Senior AppSec Engineer @Shutterstock 🔥, Founder of @sakurasamuraii 💥, Author of Corporate Cybersecurity @WileyGlobal 📘


  • Q1) Favorite bug you found?

  • Q2) What bug took you time to execute/escalate?

  • Q3) Favourite tools and plugins?

  • Q4) What is that one book you would suggest everyone should read(infosec and non)?

  • Q5) What will be your msg for your younger self starting his journey?

  • Q6) Proud purchase/meme?

    1. git-credentials exposed on the client side, led to breaching the United Nations.

    2. Probably anything related to taking an RFI/LFI to account takeover or remote code exec.

    3. Dirsearch, Nuclei, Nmapautomator, Dalfox, Burpsuite, Aquatone.

    4. The Web Application Hacker’s Handbook // The Alchemist.

    5. Stop caring about what others think and to just…go for it.

    6. Proud purchase: Every book i’ve ever bought // I’m proud of my securety stonks template: https://www.reddit.com/r/MemeTemplatesOfficial/comments/ke348g/stonks_meme_cybersecurity_variant_securety/.


  • What is your hunting methodology? Which is your niche bug (which type of bug you hunt most and focus on)? Any notes you can share?

    • My methodology while hacking is to think like an APT. I don’t usually touch XSS or anything that’s too mild. I try to focus on looking for CVEs or known-attack vectors: out of date applications, etc. I like RCE bugs particularly.

    • Best note I can give you is to take notes. Focus on annotating vectors that are of interest and cutting out any that aren’t progressing. Having an idea of possible vulns is the only way you’re going to hack the asset. Run through the phases of hacking.


  • I hear you know about netMask?

    • Sure do! The whole debacle actually stemmed from research that I had originally conducted on npm private-ip. A researcher was able to bypass SSRF multiple times, and after investigating with a co-worker [Harold Hunt] we found the private-ip package using bad regex.

    • The regex didn’t account for any localhost variations at all, so using something like http://127.0.0.1 would be an adequate payload to bypass the regex rules to prevent SSRF. Additional conversions such as http://0000.0000.0000.0000 worked as well.

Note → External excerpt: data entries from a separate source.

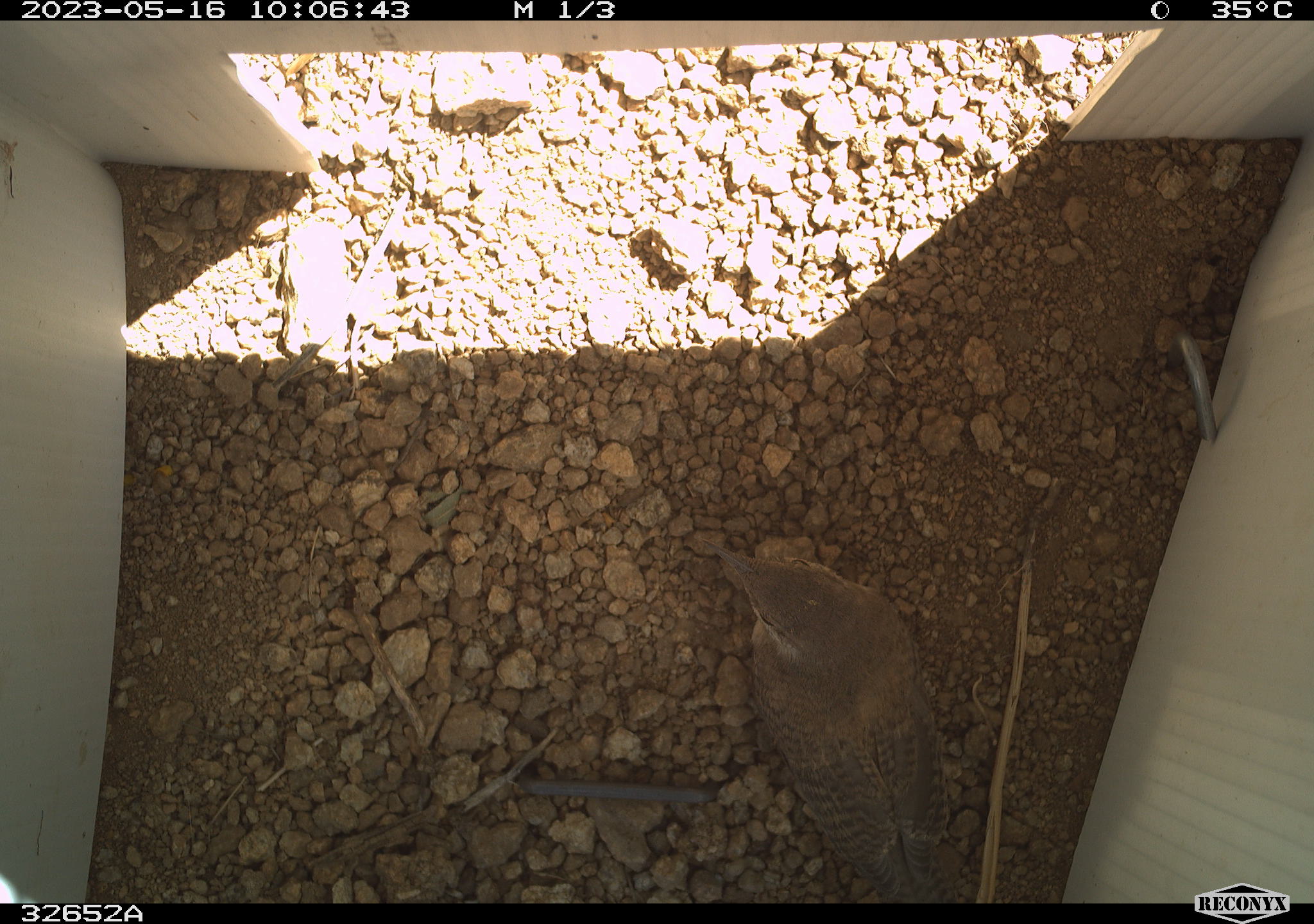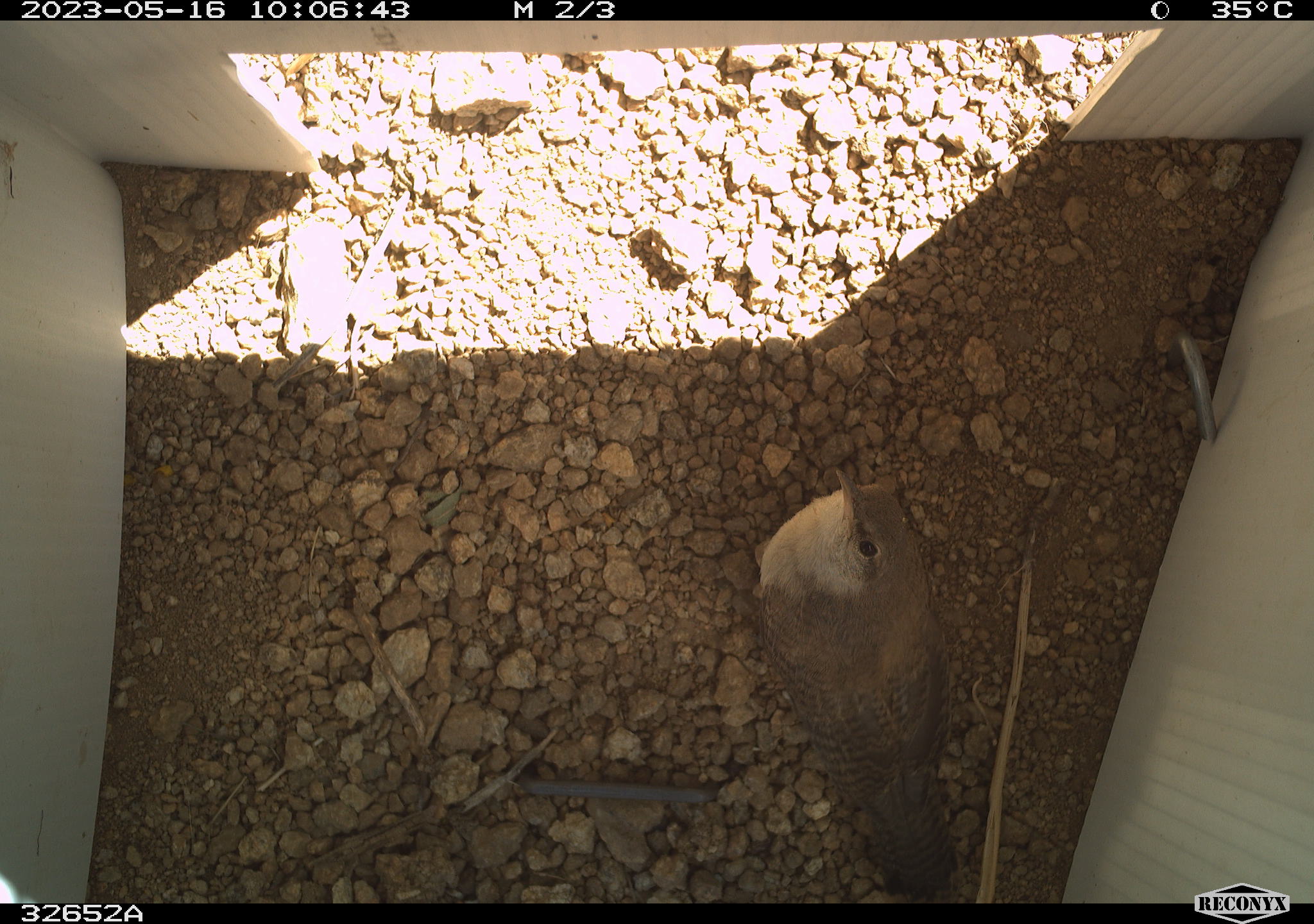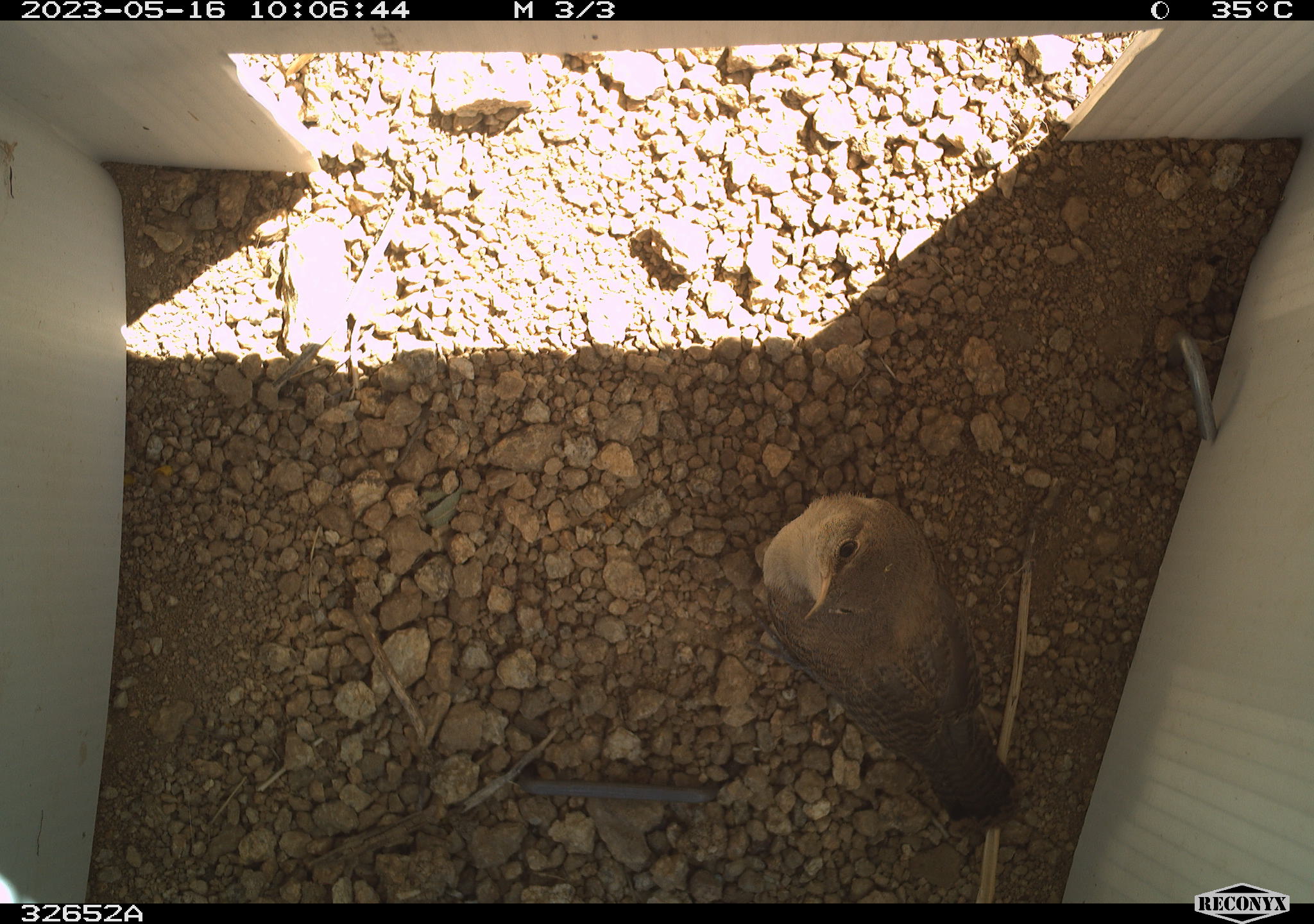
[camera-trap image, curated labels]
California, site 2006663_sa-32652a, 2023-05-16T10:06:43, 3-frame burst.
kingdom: Animalia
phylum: Chordata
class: Aves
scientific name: Aves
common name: bird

    • Fast forward a few months after resolving that CVE, @Koroeskohr comes along with an octal bypass and stated that it worked on another package using similar logic. He showed me that octal translations, even if private, were read as public. He noted this on npm netmask.

    • I immediately knew that it was going to cause heaps of problems and was yet another CVE, but didn’t realize how big it was until I brought in @sickcodes, @tensor_bodega, @kaoudis for Software engineering assistance.

    • What do these peeps start doing? Of course, escalating it further and further. The true impact assessment is nowhere near done. It affects “a lot” and is legitimately a revolutionary vulnerability for the Networking/IPv4 space. Tons of IP blocking logic can be bypassed.

    • In fact, I even managed to pickup a quick bounty for the CVE immediately. I found a vulnerability in Brave in which netmask was being used as IP logic blocking against their BAT Ledger servers. I proved that I could use the private ip octal conversion to bypass ACLs and DDoS.

    • The TL;DR: Octal is dead. No applications should be processing octal.


  • Do you test for blind SSRF/LFI? What tools you use in your automation? How you bypassing server-side filtering while file upload vulnerability?

    • I test for anything that I possibly can. SSRF/LFI are hard to automate in my experience, but you can use @0xAsm0d3us’s Paramspider tool to look for possible SSRF occurrences and then test further. LFISuite is good if you have a known LFI vector.

    • For bypassing filters my first shot is double extensions. You’d be surprised to see just how many applications use logic that doesn’t do a good job of preventing this.


  • If you have triage experience, then please share that which types of vulnerability are being reported nowadays and what are the characteristics of an ideal bug bounty report?

    • I’m not a triager, I’m an AppSec eng so I can’t speak for the bug bounty field. However, I would say that I see a lot of XSS bugs - they are extremely common. Ideal report is one that flows like this:

    • Summary -> Steps to replicate -> Impact -> Additional considerations.


  • As a triager, what makes a report looks interesting from the first few lines?

    • I’m not a triager, so I can’t exactly speak on their behalf [I receive the reports from the triagers] – However, I can tell you that I take particular interest in reports that move from client-side to server side or involve flawed business logic.


  • How you think about memes? Any secret tips?

    • I just think about funny occurrences or frustrations that I’ve either seen or experienced and then let them flow into meme format.